↑Aドリアン・スケール(右図は5弦ルートのポジション)




実際のフレージングに話を移しましょう。とはいっても、僕自身まだまだ研究中の身でもあり、あまりたくさんのネタを保持しているというわけでもありません。ここの部分の内容をそのまま使ってもらっても良いのですが、あくまで参考程度に見て頂き、フレージングのネタに関しては色んな曲を聴いて集めていったり、自分で色々作ってみるというのが理想的です。

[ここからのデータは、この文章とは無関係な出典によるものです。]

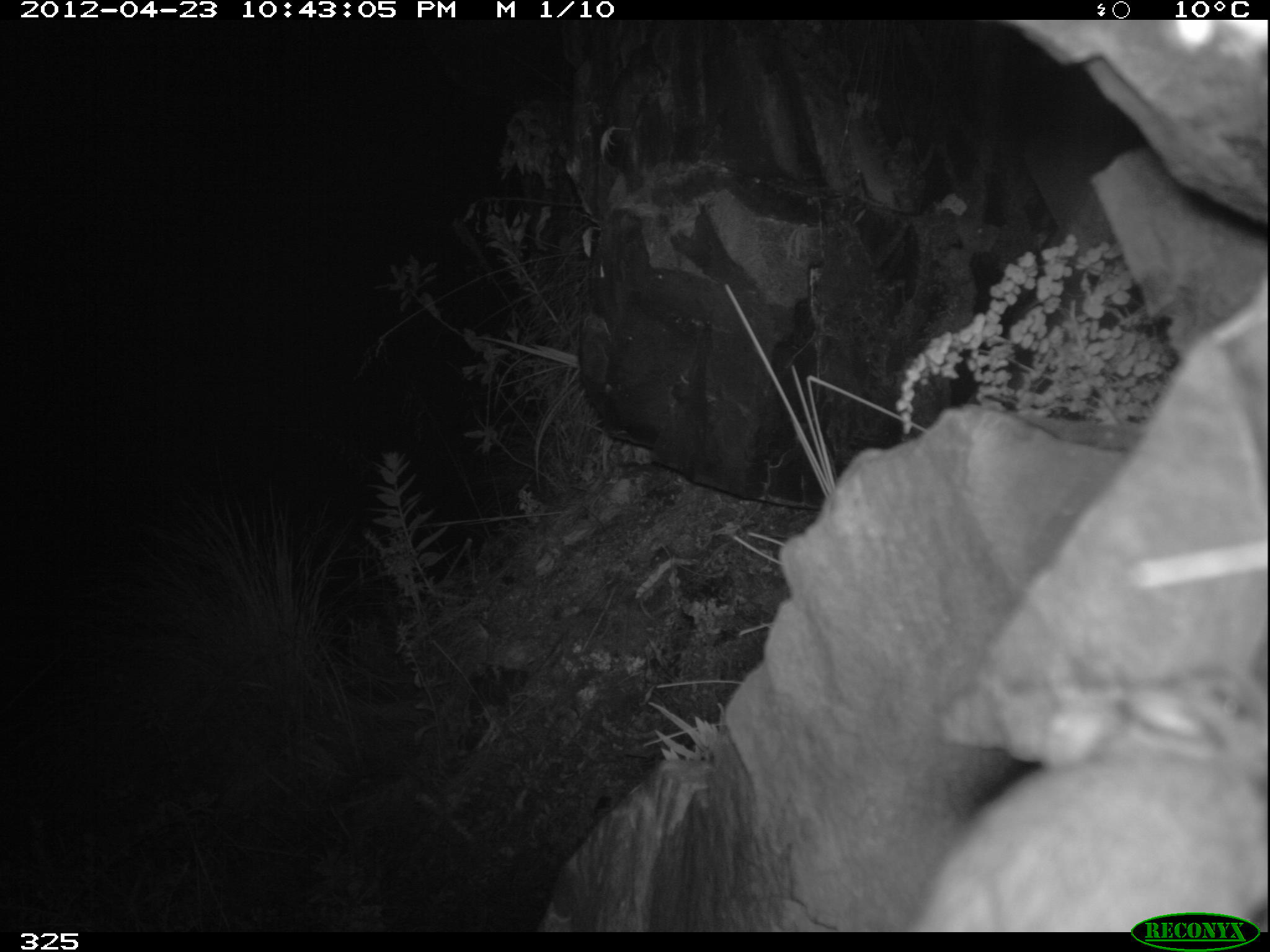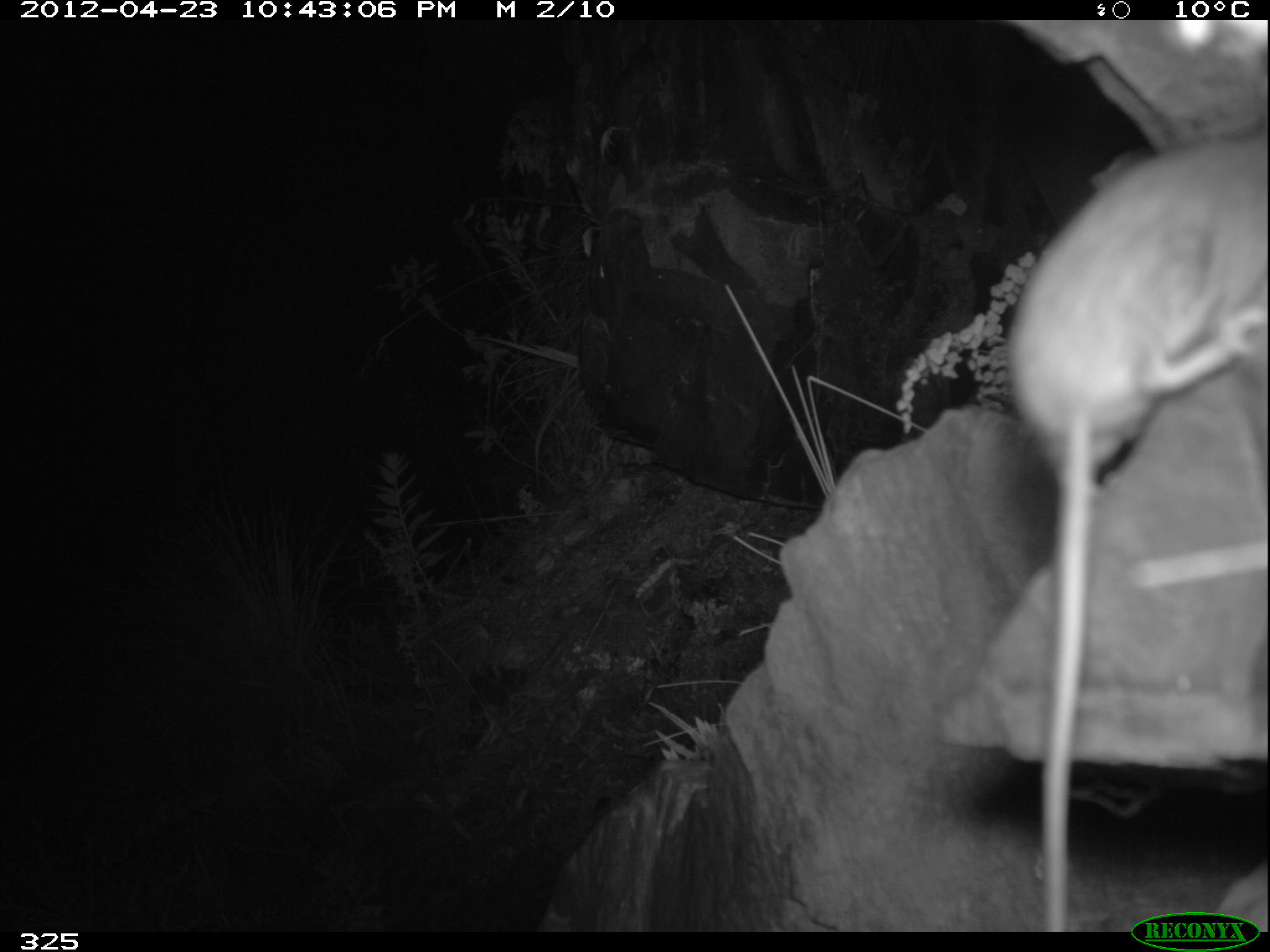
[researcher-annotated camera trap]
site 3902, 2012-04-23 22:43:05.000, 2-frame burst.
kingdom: Animalia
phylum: Chordata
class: Mammalia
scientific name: Marsupialia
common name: marsupials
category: unknown marsupial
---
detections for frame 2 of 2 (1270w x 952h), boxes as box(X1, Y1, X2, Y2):
unknown marsupial: box(1002, 122, 1270, 931)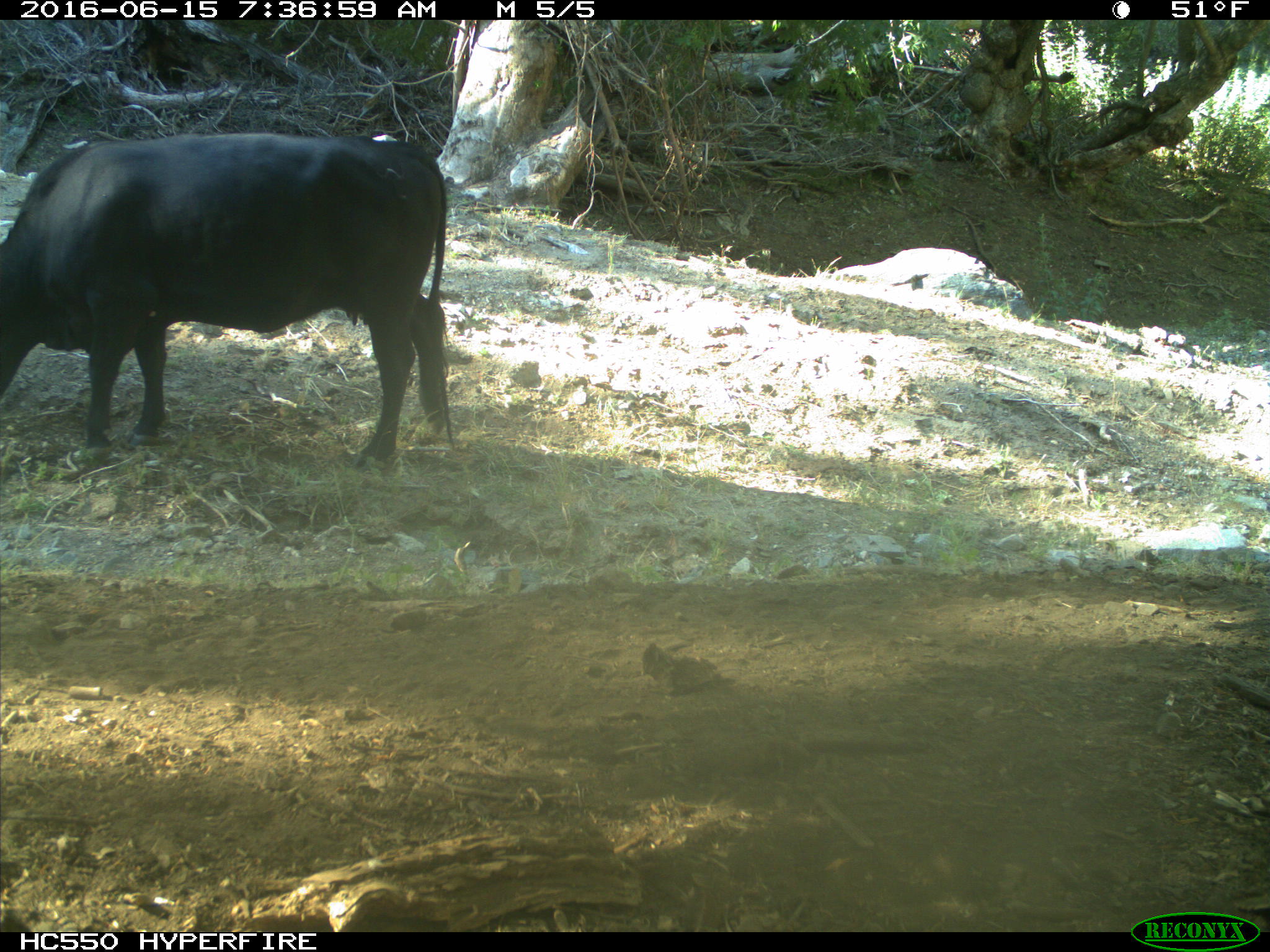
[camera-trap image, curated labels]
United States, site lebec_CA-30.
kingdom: Animalia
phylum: Chordata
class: Mammalia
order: Artiodactyla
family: Bovidae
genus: Bos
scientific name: Bos taurus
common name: domestic cow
Bos taurus (domestic cow).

さて、実際に音を使う際には前述のように、ペンタトニックの音を使いながらうまくドリアン特有のM6thと9th(2ndと同じですが、9thというのが一般的なので、そっちを使います)を混ぜるというのが理想的ですが、その際に特にM6thの音を強調すると良い感じになります。M6thの音は上図(Aドリアン・スケール)の赤丸部分なので、それを強調するという方法です。


例えば…


(time 0:07〜)

この方法はヴァイなんかも使っていたりしますが、M6thを半音Choで上げてペンタトニック内のm7thの音にします。この時M6thは装飾音符程度の長さではなく、かといって長すぎもしない程度にめざとく音を出せば、より効果的です。僕のプレイでは16分の音価を保っている上、2発連続で出しているので、かなりドリアン臭い気がします。




(time 00:27〜)

この部分は上図とは違うポジションですが、ペンタトニックの音にM6thを挟むことでそれっぽい効果を得ています。まぁ、この部分に関しては全体的にペンタトニック臭さがあまり無いのでわかりにくいかもしれません。僕はよくこれをラン奏法のように6連符で連射したりしますが、実際にはそんな使い方をするより、ペンタトニックなフレーズに自然にとけ込ませた方がかっこよくサウンドしそうです。




(time 00:54〜)

このフレーズは僕が非常によく使うものの一つです。9thとM6thに加えてブルーノートであるb5thを全て使ったフレージングです。この後にM6thを交えたハイスピードなランが来ますが、この部分はそれの導入的な役割も果たしています。




(time 00:16〜)

手癖の一つです。上記2番目と全く同じフィンガリングで、ポジションが変わっています。ポジションがずれたことにより、M6thの部分が9thになっています。そのプリングの後のクロマチック下降は、トニック音からドリアンのM6thまでの音を半音ずつ降りています。実際にはそのうち2音はペンタトニック内の音に当たるため、完全なスケール外の音はG#音(2弦9f)のみです。それゆえにあまりアウト感は強くありません。





これはデモサウンド内では使っていないフレーズですが、よく使います。僕自身はスコヘンが使っているのをパクったのですが、割とどこでも使われているようです。後述のアルペジオ系にも当てはまるため、ペンタトニックの音が多い割に、そういう香りはあまりしません。ちなみに、これと同様のフィンガリングで5弦ルートでも使いますが、その場合、よりテンション感が強くなります。




…と、僕はこんな感じで使っています。これはあくまで僕個人の使い方なので、「そんな使い方があるのか!」と思う方がいれば、「こんなん全然ダメやん。」と思う人もいるかと思います。ここに挙げたものはあくまで一つの参考として見て頂ければ、と思います。